Dans un article du 18 avril 2023, j’ai consacré un article à John Littlejohn, qui fut à mon sens un des meilleurs adeptes de la guitare slide à Chicago durant sa carrière sous son nom, débutée en 1966 pour s’achever au début des années 1990. Il convient de préciser que Littlejohn était également un chanteur très expressif et il mériterait d’être mieux reconnu. Né dans le Mississippi le 16 avril 1931, il se fixe à Chicago en 1952 et commence à se produire dans les clubs alors que l’âge d’or du blues moderne atteint son apogée. En décembre 1953, il apparaît pour la première fois sur disque comme accompagnateur de Jimmy Reed sur trois chansons dont You don’t have to go, premier hit de Reed qui atteint la cinquième place des charts R&B de Billboard, au sein d’une formation qui comprend également Eddie Taylor à la guitare et Albert King à la… batterie !

Il doit toutefois attendre treize ans pour enregistrer sous son nom en 1966 puis 1968, mais pour de petits labels comme Margaret et T.D.S. bien qu’il soit très bien entouré : Abb Locke au saxophone, Lafayette Leake au piano, Calvin Jones à la basse et Bill Warren à la batterie. Toujours en 1968, le 14 novembre, il y a donc tout juste cinquante-sept ans, il grave également un single pour le label Joliet Records du Californien Bruce Bromberg, Dream/Catfish blues. On relève qu’il est produit par Willie Dixon et Chris Strachwitz. Les deux chansons figurent d’ailleurs sur l’album complet enregistré le même jour pour le label de Strachwitz, Arhoolie, et s’intitule « John Littlejohn’s Chicago Blues Stars », avec les musiciens suivants : Monroe Jones Jr. (guitare), Robert Pulliam et Willie Young (saxophone, chœurs), Alvin Nichols (basse, chœurs) et Booker Sidgrave (batterie).

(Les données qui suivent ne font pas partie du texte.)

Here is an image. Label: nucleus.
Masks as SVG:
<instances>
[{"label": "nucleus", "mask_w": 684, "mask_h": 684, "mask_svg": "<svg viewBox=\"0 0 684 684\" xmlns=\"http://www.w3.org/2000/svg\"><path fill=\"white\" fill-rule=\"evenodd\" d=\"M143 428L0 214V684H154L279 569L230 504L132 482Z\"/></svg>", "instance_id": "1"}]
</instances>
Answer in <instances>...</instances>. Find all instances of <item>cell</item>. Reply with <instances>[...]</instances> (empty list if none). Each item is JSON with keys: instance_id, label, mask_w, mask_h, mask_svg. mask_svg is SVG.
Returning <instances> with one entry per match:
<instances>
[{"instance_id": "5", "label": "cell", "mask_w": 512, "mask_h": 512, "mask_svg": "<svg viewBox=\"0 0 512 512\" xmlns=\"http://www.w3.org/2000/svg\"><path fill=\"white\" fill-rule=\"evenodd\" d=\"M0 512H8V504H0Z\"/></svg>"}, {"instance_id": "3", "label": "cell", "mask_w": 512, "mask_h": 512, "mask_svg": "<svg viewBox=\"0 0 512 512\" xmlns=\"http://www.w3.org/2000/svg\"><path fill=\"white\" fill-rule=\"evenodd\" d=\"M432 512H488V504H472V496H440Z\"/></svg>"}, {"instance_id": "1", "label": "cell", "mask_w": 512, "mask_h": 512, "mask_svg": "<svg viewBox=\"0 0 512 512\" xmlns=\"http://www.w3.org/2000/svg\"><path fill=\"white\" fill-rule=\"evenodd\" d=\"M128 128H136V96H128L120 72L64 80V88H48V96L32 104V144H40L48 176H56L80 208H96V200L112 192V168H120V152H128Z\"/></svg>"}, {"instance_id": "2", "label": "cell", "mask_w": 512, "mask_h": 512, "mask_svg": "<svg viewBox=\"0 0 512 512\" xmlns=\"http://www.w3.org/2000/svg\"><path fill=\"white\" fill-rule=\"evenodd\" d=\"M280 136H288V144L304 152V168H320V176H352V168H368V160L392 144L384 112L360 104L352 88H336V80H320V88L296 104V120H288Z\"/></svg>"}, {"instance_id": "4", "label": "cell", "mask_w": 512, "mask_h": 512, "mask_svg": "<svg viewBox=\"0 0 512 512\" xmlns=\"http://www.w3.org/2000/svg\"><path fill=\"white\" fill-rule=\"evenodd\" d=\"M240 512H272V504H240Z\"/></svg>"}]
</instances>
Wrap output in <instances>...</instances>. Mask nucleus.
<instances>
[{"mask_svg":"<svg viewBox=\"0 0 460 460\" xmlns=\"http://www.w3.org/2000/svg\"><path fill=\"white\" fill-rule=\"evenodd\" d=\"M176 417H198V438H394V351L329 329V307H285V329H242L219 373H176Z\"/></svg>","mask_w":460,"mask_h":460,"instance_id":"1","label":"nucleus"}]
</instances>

Ces « Blues Stars » ne sont pas les artistes les plus connus du temps mais ils font partie de ces musiciens de studio expérimentés toujours très demandés. Et le résultat est remarquable, du Chicago Blues cuivré sublimé çà et là par une slide pénétrante et une voix profonde enracinées dans le Delta, le tout mû par une rythmique tout en souplesse. Même des « scies » comme Catfish blues et Shake your money maker semblent sortir d’une cure de jouvence ! Quand le tempo s’accélère (l’instrumental Slidin’ home, Kiddeo, le shuffle Treat me wrong, Reelin’ and rockin’, How much more long toutes griffes dehors), sortir la tête de l’eau relève de la gageure. Sur les blues lents What in the world you goin’ to do, Dream et Been around the world, on a tout le temps de s’imprégner du climat tendu de la musique de Littlejohn. Enfin, les deux chansons en bonus sur la réédition en CD, I’m tired et Nowhere to lay my head, ne sauraient s’assimiler à du fond de tiroir… Littlejohn réalisera ensuite une demi-douzaine d’albums jusqu’en 1992, souvent d’un très bon niveau, que j’évoque dans l’article cité plus haut. Il travaillera aussi avec d’autres artistes notables, dont Bob Riedy, Lafayette Leake, Buster Benton et Valerie Wellington, née aussi un 14 novembre (1959) mais hélas foudroyée à trente-trois ans par une rupture d’anévrisme. Quant à John Littlejohn, il nous a quittés le 1er février 1994 à l’âge de soixante-deux ans.